How do you measure the size of a tragedy?
I guess you could use the number of people who were injured or lost their homes, but the most significant number is probably the number of people who died.
Hurricane Katrina, for example, was a horrible tragedy. Nearly 2,000 people lost their lives. Ugh.
The Darfur conflict in Sudan has cost about 400,000 lives so far, and it's ongoing. It's hard to imagine death on that scale.
The Rwandan genocide in 1994? Probably about a million lives lost. Unreal.
Roughly 10,000,000 people were killed by the Nazis in the Holocaust, give or take a million.
The very size of those tragedies make them hard to fathom. I can't really conceive of millions of deaths. My mind reels and I'm unable to process the impact emotionally. It's just too big to bear.
Last week I read about the Kim family. They had been on a road trip through the Northwest for Thanksgiving and went missing on November 25th. The story popped up in the news on a regular basis with theories about where they might have gone and updates on the progress of the search. I paid a little attention, but mostly managed to block it out. It's not pleasant reading about an imperiled family, especially one with two small children.
Then, on Monday of this week, a full nine days after they had gone missing, news came that some of the family members, the mom and the two daughters, had been found in their car on a remote Oregon road. The dad, James Kim, had struck out into the wilderness two days earlier, to try and get help for his family. He was still missing.
Search teams regrouped and chased James's trail through the snow.
I couldn't stop reading about it.

WORK TO BE COMPLETED —
Reproduce word for word the passage of the post on measuring tragedy above, between "I guess you" and "their lives. Ugh.", inclusive.

RAW DATA —
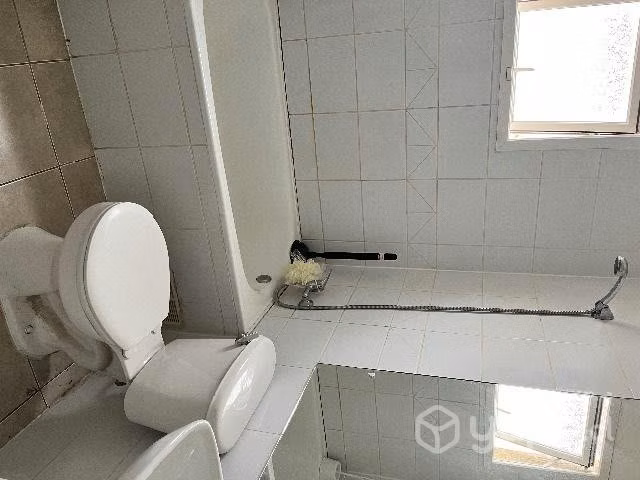 Casa en buin - Imagen 8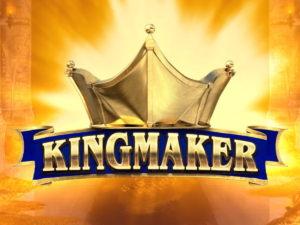 King Maker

YOUR RESPONSE —
I guess you could use the number of people who were injured or lost their homes, but the most significant number is probably the number of people who died.
Hurricane Katrina, for example, was a horrible tragedy. Nearly 2,000 people lost their lives. Ugh.